Here we advance the clock directly:

```java
FakeSystemClock clock = new FakeSystemClock();
FakeExecutor executor = new FakeExecutor(clock);
executor.execute(() -> {});             // Nothing run yet. Runs at time-0
executor.executeDelayed(() -> {}, 100); // Nothing run yet. Runs at time-100.
executor.executeDelayed(() -> {}, 500); // Nothing run yet. Runs at time-500.

clock.synchronizeListeners(); // The clock just told the Executor it's time-0.
                              // One thing run.
clock.setUptimeMillis(500);   // The clock just told the Executor it's time-500.
                              // Two more items run.
```

Here we have more fine-grained control:

```java
FakeSystemClock clock = new FakeSystemClock();
FakeExecutor executor = new FakeExecutor(clock);
executor.execute(() -> {});             // Nothing run yet. Runs at time-0
executor.executeDelayed(() -> {}, 100); // Nothing run yet. Runs at time-100.
executor.executeDelayed(() -> {}, 500); // Nothing run yet. Runs at time-500.

executor.runNextReady();        // One thing run.
executor.advanceClockToNext();  // One more thing ready to run.
executor.runNextReady();        // One thing run.
executor.runNextReady();        // Extra calls do nothing. (Returns false).
executor.advanceClockToNext();  // One more thing ready to run.
executor.runNextReady();        // Last item run.
```

One gotcha of direct-clock-advancement: If you have interleaved Runnables split
between two executors like the following:

```java
FakeSystemClock clock = new FakeSystemClock();
FakeExecutor executorA = new FakeExecutor(clock);
FakeExecutor executorB = new FakeExecutor(clock);
executorA.executeDelayed(() -> {}, 100);
executorB.executeDelayed(() -> {}, 200);
executorA.executeDelayed(() -> {}, 300);
executorB.executeDelayed(() -> {}, 400);
clock.setUptimeMillis(500);
```

The Runnables _will not_ interleave.
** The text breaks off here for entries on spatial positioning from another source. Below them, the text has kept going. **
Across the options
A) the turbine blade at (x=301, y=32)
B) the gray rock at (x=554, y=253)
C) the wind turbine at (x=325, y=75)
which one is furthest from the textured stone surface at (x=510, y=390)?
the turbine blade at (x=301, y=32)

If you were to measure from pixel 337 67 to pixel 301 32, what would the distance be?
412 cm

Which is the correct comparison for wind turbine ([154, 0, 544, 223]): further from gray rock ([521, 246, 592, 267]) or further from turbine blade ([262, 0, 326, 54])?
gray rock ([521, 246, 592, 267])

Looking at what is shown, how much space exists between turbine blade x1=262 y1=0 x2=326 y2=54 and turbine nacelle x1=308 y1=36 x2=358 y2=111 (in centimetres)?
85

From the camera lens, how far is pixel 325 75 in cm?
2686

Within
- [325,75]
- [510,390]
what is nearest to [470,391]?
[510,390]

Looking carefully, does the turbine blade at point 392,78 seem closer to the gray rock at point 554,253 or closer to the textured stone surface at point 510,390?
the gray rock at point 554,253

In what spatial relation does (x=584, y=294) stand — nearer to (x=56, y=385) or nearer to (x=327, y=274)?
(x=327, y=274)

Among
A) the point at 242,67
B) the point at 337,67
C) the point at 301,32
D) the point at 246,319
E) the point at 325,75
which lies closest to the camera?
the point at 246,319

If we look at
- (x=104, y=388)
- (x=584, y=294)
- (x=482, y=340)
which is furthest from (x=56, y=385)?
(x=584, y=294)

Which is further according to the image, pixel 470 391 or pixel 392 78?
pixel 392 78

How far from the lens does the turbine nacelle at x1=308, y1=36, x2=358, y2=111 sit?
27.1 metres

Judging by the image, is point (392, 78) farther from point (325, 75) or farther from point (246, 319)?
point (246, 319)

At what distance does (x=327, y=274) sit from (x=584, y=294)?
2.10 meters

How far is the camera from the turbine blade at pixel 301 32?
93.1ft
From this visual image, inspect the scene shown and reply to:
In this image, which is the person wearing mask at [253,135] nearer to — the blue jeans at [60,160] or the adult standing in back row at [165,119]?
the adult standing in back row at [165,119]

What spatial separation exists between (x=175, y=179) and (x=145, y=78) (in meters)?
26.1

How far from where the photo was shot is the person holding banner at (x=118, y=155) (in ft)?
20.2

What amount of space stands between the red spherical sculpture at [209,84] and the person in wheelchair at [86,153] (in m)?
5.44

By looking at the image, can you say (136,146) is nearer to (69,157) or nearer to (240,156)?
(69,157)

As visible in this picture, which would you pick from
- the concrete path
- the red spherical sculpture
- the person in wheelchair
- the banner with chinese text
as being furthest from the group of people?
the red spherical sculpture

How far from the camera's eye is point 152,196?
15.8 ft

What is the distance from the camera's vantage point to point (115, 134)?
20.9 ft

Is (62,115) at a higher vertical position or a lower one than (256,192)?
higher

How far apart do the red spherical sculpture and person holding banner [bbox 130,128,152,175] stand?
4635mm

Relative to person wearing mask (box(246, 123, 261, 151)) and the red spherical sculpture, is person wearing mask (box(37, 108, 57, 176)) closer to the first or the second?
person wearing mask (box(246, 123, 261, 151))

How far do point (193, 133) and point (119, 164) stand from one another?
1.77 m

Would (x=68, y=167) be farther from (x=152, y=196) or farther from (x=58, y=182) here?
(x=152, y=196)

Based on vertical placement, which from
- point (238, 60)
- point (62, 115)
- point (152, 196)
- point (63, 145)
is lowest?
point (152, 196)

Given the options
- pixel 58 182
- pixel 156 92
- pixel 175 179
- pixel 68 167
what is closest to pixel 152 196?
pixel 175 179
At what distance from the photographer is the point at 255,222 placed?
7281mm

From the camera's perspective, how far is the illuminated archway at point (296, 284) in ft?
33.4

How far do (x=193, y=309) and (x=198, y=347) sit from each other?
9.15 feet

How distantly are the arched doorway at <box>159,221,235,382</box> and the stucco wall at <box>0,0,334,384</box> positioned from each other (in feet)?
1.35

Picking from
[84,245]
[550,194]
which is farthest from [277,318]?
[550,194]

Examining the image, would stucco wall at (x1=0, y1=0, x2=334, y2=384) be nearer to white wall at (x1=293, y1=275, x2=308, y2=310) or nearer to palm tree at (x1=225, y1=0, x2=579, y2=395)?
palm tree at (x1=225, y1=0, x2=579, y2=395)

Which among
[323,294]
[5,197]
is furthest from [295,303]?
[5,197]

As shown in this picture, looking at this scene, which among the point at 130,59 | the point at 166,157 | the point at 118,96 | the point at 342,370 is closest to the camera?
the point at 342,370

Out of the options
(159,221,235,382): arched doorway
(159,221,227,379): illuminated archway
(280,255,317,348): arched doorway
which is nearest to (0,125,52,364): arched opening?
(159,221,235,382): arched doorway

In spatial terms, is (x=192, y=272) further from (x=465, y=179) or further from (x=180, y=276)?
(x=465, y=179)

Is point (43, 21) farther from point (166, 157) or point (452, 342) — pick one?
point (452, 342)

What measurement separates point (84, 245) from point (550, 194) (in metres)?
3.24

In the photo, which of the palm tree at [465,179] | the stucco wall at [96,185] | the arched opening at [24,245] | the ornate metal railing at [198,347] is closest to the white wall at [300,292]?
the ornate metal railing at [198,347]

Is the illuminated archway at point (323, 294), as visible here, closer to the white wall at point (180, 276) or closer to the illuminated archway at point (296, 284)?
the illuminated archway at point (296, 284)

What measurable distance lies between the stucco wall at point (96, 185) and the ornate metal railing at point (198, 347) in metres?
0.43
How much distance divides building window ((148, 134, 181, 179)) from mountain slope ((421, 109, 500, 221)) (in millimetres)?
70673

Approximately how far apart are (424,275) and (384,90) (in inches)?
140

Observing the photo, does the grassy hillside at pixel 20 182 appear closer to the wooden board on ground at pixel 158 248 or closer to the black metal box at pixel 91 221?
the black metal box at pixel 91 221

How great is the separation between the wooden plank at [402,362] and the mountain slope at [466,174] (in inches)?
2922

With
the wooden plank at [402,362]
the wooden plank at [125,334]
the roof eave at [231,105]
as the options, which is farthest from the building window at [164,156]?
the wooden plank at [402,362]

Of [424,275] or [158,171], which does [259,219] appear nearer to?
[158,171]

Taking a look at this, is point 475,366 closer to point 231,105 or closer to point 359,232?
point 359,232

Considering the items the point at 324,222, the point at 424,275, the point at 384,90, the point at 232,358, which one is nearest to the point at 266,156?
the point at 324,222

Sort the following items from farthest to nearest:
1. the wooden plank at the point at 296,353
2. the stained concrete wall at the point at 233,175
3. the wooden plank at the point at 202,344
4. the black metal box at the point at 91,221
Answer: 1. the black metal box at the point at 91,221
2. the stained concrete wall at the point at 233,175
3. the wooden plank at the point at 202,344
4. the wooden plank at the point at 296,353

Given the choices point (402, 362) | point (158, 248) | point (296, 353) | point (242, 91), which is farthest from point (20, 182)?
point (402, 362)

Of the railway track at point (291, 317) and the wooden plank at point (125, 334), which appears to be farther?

All of one Executor's callbacks will run,
then all of the other's.

### Testing Handlers without Loopers

If a [Handler] is required because it is used by Android APIs, but is only
used in simple ways (i.e. just `Handler.post(Runnable)`), you may still
want the benefits of [FakeExecutor] when writing your tests, which
you can get by wrapping the [Executor] in a mock for testing. This can be
done with `com.android.systemui.util.concurrency.mockExecutorHandler` in
`MockExecutorHandler.kt`.

### TestableLooper.RunWithLooper

As long as you're using FakeExecutors in all the code under test (and no
Handlers or Loopers) you don't need it. Get rid of it. No more TestableLooper;
no more Looper at all, for that matter.